Results showed sitting time was associated with all causes of death. As people sat 50 percent or more each day, the risk of death from any cause increased 11 to 54 percent. Those results held true regardless of leisure time physical activity. So even if you’re going to the gym every day after work, if you’re sitting for most of the rest of the day, you’re still shortening your life.
More Studies Spell Out the Danger of Extended Sitting
In 2010, another study conducted by the American Cancer Society looked at sitting time and health results in over 53,000 men and nearly 70,000 women. Again, results showed that time spent sitting was associated with mortality.
More specifically, women who reported sitting more than six hours per day were 37 percent more likely to die during the study period than those who sat fewer than three hours a day—men were 18 percent more likely to die.
In this study, however, being physically active did help. Women and men who sat more and were less physically active were 94 percent and 48 percent more likely to die than those who reported sitting the least and being most active.
In November 2013, a meta-analysis of studies published between 1989 and 2013 showed that adults sitting 10 hours a day had a 34 percent higher risk of mortality, after taking physical activity into account.

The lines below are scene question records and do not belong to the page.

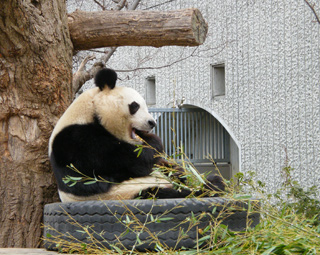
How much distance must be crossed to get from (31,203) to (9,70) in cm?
85

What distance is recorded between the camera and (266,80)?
8156 mm

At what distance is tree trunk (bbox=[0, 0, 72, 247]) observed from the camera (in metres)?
2.96

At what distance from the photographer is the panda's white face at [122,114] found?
A: 2.72 m

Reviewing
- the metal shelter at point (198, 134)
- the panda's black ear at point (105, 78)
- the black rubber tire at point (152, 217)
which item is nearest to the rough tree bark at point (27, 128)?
the panda's black ear at point (105, 78)

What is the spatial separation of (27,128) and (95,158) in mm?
704

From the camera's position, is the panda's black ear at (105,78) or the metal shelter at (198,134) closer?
the panda's black ear at (105,78)

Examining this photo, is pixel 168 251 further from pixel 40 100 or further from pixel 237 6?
pixel 237 6

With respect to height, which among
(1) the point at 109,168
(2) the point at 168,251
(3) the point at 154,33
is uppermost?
(3) the point at 154,33

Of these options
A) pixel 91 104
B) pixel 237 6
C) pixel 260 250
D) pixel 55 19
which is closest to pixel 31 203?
pixel 91 104

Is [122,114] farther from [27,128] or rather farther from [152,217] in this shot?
[152,217]

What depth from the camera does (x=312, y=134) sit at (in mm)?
7406

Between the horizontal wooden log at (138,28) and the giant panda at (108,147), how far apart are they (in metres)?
0.50

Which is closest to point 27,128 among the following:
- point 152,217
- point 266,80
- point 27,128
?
point 27,128

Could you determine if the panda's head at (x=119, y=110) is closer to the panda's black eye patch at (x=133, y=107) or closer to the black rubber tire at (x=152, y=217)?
the panda's black eye patch at (x=133, y=107)
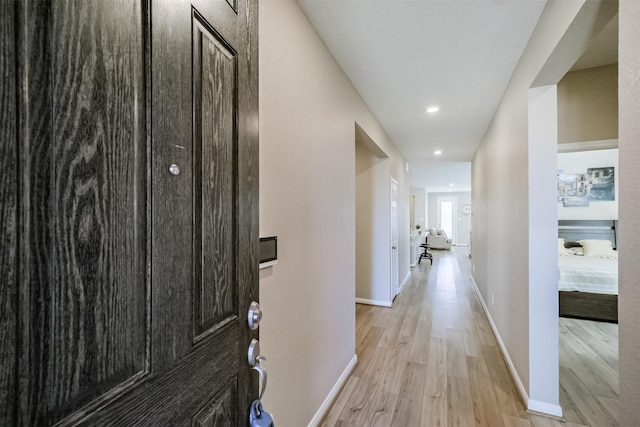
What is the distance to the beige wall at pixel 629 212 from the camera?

Why Does Sitting Lead to Premature Death?
Scientists are still working on this one, but they theorize that all that sitting causes unhealthy changes in the body. It may increase triglycerides and cholesterol in the blood, throw off blood sugar levels, increase blood pressure, stimulate hunger, and a number of other things that can lead to weight gain, cardiovascular disease and other health problems.
Short Breaks Help
According to the American Heart Association, sedentary jobs have increased 83 percent since 1950. What can you do if your profession requires you to sit at the computer for hours at a time every day of the workweek?
So far, science is finding that if we just get up, even for five minutes, we can mitigate the damage all the sitting is doing.
Karen Basen-Engquist, Ph.D., a professor at the University of Texas MD Anderson Cancer Center, states that taking just a one-to-two-minute break from sitting every hour can help you lower your cancer risk. Even short spurts can minimize insulin resistance and long-term weight gain.
Physical education columnist Gretchen Reynolds advises office workers and other desk-bound folks to stand up every 20 minutes. Frequent standing breaks significantly decrease your chances of getting diabetes, she says.
Research from Australia found that mini-breaks, even if only one-minute long, can actually make a difference. Scientists studied participants with an average age of 53.4 years, and found that taking small breaks helped improve things like waist circumference, triglyceride levels, and glucose levels.
Time to Get Up
It sounds easy, getting up more often, but it’s also easy to forget. The tasks of the day can easily encourage you to neglect your body.
Try the following tips to help you move more, starting today!
- Set an alarm to remind you to get up at least once an hour. Once every half hour is even better.
- Use a small cup for water so you have to get up often to fill it.
- Stand up every time you take a phone call.
- Take a walk during part of your lunch break.
- Print pages out and stand up to read/edit rather than doing it sitting at the computer.
- Enlist a buddy in your daily efforts to get up and move.
- Engage in office games like Nerf football or basketball, and call an office quick-break to play every hour on the hour.
- Brainstorm more ideas, but whatever you do, don’t go back to endless sitting!
How do you work more movement into your daily routine? Please share your ideas.